**GIVEN TASK**
Transcribe the items verbatim, starting at the line that contains "Based on the" and continuing through the line that contains "4. rock at x1=84, y1=229, x2=125, y2=250", with both of those lines included.

**MATERIAL PROVIDED**
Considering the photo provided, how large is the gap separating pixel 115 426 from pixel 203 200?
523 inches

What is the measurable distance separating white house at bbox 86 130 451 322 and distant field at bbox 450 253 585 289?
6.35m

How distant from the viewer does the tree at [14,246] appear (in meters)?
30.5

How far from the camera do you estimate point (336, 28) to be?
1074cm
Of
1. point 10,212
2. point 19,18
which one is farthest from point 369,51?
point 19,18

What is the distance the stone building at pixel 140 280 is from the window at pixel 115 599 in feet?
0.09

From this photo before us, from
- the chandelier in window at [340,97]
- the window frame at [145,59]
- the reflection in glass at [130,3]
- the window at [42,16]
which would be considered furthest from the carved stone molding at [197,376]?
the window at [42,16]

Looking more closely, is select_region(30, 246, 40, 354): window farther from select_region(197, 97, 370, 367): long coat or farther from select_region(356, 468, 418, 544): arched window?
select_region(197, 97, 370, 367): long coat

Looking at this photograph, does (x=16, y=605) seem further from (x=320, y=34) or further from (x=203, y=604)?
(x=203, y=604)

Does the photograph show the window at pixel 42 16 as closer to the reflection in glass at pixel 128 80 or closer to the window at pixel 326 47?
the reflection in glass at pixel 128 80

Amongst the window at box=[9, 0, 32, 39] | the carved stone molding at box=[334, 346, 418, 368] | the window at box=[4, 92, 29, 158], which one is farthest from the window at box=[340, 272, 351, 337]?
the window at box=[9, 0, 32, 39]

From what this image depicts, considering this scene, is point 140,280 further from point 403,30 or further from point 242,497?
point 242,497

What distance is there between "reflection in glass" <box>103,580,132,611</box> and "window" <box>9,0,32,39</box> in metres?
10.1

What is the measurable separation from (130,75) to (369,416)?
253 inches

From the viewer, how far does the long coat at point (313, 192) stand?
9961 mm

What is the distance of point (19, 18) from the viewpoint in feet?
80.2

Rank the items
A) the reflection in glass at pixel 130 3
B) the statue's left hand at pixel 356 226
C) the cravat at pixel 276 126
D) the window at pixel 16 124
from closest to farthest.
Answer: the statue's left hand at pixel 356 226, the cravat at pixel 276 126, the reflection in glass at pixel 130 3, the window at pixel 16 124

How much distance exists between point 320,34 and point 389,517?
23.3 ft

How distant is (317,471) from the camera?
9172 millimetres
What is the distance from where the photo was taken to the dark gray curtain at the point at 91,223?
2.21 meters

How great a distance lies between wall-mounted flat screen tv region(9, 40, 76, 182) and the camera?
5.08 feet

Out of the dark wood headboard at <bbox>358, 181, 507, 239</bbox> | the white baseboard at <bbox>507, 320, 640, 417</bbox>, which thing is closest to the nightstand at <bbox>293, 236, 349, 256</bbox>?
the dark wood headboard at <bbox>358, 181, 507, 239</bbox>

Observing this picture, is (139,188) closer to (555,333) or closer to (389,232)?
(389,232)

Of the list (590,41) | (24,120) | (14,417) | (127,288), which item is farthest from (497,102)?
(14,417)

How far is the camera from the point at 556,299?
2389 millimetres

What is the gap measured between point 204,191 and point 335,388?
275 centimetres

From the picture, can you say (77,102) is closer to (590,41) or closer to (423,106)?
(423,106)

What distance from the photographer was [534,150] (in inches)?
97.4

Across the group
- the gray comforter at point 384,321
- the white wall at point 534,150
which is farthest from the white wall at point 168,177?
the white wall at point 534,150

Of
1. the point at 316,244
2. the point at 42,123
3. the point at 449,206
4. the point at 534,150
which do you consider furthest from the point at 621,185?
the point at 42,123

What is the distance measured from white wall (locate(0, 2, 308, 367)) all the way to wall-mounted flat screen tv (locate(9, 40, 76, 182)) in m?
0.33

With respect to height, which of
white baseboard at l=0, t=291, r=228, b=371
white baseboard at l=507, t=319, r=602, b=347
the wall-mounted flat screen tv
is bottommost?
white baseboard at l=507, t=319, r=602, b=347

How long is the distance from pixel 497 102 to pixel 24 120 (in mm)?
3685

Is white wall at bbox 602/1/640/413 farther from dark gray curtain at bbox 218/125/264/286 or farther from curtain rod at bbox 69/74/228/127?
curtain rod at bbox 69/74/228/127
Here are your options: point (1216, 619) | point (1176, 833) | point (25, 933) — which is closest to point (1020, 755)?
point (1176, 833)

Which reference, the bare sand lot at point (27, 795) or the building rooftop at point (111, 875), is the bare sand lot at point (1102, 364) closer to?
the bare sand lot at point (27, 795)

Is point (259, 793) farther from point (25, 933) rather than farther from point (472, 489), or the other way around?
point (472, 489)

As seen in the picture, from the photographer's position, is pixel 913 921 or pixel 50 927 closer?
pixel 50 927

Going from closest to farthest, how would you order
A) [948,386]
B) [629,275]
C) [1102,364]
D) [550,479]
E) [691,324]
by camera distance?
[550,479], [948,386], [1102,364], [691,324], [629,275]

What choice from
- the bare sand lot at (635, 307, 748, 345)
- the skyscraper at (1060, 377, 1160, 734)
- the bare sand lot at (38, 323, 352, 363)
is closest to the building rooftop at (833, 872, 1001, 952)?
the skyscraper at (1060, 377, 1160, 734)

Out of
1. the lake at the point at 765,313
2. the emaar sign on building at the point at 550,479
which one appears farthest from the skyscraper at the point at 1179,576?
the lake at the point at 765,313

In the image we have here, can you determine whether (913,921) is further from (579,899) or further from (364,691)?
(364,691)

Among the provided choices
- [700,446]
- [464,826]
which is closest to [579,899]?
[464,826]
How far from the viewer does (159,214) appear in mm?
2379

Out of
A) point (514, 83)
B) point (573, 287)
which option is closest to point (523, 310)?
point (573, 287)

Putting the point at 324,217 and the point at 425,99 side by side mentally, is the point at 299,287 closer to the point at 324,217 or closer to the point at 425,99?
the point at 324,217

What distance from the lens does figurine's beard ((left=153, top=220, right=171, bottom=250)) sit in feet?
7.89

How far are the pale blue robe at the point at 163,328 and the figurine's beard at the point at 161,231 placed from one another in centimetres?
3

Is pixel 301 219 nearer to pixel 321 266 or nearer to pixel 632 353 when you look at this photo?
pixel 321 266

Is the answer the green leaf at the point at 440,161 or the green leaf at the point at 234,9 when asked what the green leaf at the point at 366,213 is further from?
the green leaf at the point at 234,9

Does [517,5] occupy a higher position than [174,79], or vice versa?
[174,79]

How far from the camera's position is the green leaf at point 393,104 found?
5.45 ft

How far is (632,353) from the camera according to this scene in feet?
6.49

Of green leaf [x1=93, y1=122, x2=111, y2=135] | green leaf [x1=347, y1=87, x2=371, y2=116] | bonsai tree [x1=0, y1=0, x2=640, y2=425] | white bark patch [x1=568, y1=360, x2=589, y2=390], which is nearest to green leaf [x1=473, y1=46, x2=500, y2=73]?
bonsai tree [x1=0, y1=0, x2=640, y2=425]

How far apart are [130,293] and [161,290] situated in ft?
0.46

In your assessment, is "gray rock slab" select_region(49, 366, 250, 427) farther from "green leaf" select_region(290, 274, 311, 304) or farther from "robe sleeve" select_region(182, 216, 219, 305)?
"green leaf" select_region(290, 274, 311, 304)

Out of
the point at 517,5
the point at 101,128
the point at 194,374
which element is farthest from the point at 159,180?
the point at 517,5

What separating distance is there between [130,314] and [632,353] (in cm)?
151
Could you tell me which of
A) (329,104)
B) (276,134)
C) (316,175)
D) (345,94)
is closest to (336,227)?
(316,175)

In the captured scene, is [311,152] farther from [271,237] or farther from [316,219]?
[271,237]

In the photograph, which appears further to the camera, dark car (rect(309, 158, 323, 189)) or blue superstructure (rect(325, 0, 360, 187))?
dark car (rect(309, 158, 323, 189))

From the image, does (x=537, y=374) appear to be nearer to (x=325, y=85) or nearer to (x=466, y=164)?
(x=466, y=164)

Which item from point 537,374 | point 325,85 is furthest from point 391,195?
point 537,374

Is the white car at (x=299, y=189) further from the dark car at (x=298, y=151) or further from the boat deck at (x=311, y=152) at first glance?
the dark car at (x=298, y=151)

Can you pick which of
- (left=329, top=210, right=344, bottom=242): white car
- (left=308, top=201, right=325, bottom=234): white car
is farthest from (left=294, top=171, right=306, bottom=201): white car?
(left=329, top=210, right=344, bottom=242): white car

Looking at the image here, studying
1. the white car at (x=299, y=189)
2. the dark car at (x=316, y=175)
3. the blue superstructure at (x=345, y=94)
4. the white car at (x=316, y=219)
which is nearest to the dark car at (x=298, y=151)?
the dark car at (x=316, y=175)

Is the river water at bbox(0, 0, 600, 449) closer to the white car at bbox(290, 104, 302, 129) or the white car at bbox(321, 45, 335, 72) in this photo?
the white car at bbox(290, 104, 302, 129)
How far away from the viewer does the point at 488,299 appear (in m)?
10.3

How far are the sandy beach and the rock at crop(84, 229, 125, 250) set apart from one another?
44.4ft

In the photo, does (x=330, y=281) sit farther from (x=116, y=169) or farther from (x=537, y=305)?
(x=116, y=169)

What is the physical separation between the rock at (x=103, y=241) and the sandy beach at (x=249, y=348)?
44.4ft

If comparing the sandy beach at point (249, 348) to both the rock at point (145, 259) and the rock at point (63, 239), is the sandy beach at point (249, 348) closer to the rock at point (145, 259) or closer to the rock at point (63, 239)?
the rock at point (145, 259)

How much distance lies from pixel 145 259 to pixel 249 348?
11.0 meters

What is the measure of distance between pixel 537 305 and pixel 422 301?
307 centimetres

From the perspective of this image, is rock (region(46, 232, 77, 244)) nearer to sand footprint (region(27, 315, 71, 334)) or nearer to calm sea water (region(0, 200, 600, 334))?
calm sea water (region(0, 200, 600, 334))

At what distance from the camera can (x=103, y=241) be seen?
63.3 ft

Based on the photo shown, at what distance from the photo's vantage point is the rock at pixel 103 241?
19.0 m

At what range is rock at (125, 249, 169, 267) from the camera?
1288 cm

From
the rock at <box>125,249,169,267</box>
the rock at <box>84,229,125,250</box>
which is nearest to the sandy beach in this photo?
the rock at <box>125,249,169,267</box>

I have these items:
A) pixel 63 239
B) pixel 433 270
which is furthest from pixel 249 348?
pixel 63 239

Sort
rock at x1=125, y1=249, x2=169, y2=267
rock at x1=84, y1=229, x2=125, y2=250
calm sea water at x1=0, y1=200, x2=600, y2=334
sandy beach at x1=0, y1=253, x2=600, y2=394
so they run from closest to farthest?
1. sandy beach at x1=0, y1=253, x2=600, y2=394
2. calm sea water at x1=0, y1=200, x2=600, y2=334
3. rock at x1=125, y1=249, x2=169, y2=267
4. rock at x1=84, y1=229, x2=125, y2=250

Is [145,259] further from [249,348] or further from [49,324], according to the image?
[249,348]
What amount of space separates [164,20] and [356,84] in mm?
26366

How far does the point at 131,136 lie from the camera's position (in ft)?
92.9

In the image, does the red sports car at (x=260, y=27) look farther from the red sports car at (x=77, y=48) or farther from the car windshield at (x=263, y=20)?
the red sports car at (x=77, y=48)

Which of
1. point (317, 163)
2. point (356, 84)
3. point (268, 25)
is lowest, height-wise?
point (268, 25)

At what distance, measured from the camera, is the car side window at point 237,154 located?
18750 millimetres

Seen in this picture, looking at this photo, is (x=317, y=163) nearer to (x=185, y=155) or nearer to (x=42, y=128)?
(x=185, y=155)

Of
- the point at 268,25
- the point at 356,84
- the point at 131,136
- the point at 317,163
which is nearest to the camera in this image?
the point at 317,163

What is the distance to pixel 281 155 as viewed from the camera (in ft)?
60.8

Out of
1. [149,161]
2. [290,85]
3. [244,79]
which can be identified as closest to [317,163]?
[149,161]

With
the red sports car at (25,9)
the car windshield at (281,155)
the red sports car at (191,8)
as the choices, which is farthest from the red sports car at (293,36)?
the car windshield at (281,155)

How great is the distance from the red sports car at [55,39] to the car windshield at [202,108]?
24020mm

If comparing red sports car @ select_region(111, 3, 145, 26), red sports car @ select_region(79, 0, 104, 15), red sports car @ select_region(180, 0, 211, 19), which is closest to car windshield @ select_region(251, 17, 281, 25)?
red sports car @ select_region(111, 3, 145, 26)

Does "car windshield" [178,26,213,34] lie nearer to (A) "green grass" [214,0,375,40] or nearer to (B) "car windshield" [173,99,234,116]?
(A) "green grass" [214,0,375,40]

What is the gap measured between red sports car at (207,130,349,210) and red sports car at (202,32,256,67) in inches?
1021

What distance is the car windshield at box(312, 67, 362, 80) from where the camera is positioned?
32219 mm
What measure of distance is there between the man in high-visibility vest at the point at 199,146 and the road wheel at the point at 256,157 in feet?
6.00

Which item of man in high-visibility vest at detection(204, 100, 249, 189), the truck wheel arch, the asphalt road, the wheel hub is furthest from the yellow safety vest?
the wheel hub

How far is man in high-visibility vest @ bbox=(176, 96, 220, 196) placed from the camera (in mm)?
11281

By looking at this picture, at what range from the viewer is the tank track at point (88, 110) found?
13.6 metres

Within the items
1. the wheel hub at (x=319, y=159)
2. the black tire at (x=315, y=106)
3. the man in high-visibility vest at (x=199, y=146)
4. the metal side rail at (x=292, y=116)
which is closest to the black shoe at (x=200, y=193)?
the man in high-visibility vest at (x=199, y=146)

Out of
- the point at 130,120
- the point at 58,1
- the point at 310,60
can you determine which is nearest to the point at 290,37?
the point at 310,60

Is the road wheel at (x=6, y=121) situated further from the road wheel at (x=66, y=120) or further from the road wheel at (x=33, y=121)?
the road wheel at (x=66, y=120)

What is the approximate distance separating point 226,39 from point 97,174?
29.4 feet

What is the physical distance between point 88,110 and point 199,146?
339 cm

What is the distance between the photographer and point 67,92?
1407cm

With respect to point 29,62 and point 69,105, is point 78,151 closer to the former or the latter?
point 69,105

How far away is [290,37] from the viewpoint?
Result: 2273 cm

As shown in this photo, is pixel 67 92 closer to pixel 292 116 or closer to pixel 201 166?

**CORRECT ANSWER**
Based on the photo shown, at what distance from the photo's vantage point is the rock at pixel 103 241?
19.0 m

At what range is rock at (125, 249, 169, 267) from the camera?
1288 cm

From
the rock at <box>125,249,169,267</box>
the rock at <box>84,229,125,250</box>
which is nearest to the sandy beach in this photo?
the rock at <box>125,249,169,267</box>

I have these items:
A) pixel 63 239
B) pixel 433 270
which is furthest from pixel 249 348?
pixel 63 239

Sort
rock at x1=125, y1=249, x2=169, y2=267
rock at x1=84, y1=229, x2=125, y2=250
calm sea water at x1=0, y1=200, x2=600, y2=334
sandy beach at x1=0, y1=253, x2=600, y2=394
so they run from closest to farthest?
1. sandy beach at x1=0, y1=253, x2=600, y2=394
2. calm sea water at x1=0, y1=200, x2=600, y2=334
3. rock at x1=125, y1=249, x2=169, y2=267
4. rock at x1=84, y1=229, x2=125, y2=250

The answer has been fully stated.